Following are the multiple ways of specifying entry file(s) via CLI -
```bash
npx webpack --entry-reset ./first-entry.js
```
```bash
npx webpack --entry-reset --entry ./first-entry.js
```
```bash
npx webpack --entry-reset ./first-entry.js ./other-entry.js
```
```bash
npx webpack --entry-reset --entry ./first-entry.js ./other-entry.js
```
W> The `--entry-reset` option is required to replace the existing [entry](/configuration/entry-context/#entry) option, without it the `--entry` option will add another entry to the existing entries.
### Example: Before vs After
Without `--entry-reset`:
```bash
npx webpack --entry ./new.js
```
Adds to existing entries.
With `--entry-reset`:
```bash
npx webpack --entry-reset ./new.js
```
Replaces all previous entries.
T> Use `webpack [command] --entry-reset [entries...] [option]` syntax because some options can accept multiple values so `webpack --target node ./entry.js` means `target: ['node', './entry.js']`
#### output-path
A path for the bundled file to be saved in.
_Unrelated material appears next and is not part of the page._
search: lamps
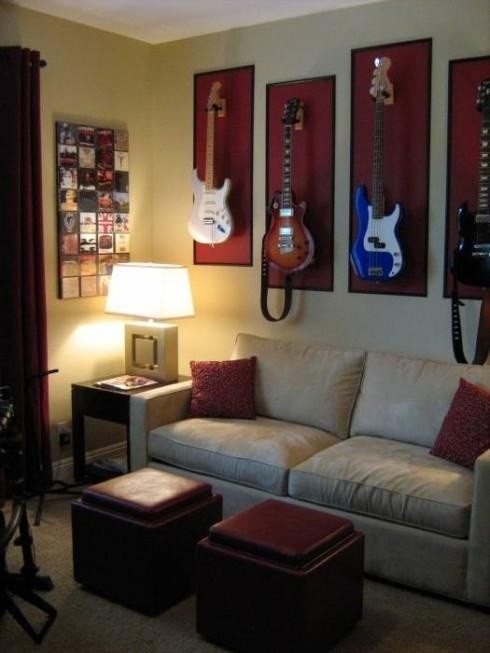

It will be mapped to the configuration options `output.path`.
**Example**
If your project structure is as follows -
```bash
.
├── dist
├── index.html
└── src
├── index.js
├── index2.js
└── others.js
```
```bash
npx webpack ./src/index.js --output-path dist
```
This will bundle your source code with entry as `index.js`, and the output bundle file will have a path of `dist`.
```bash
asset main.js 142 bytes [compared for emit] [minimized] (name: main)
./src/index.js 30 bytes [built] [code generated]
./src/others.js 1 bytes [built] [code generated]
webpack 5.1.0 compiled successfully in 187 ms
```
```bash
npx webpack ./src/index.js ./src/others2.js --output-path dist/
```
This will form the bundle with both the files as separate entry points.
```bash
asset main.js 142 bytes [compared for emit] [minimized] (name: main)
./src/index.js 30 bytes [built] [code generated]
./src/others2.js 1 bytes [built] [code generated]
./src/others.js 1 bytes [built] [code generated]
webpack 5.1.0 compiled successfully in 198 ms
```
## Default Configurations
CLI will look for some default configurations in the path of your project, here are the config files picked up by CLI.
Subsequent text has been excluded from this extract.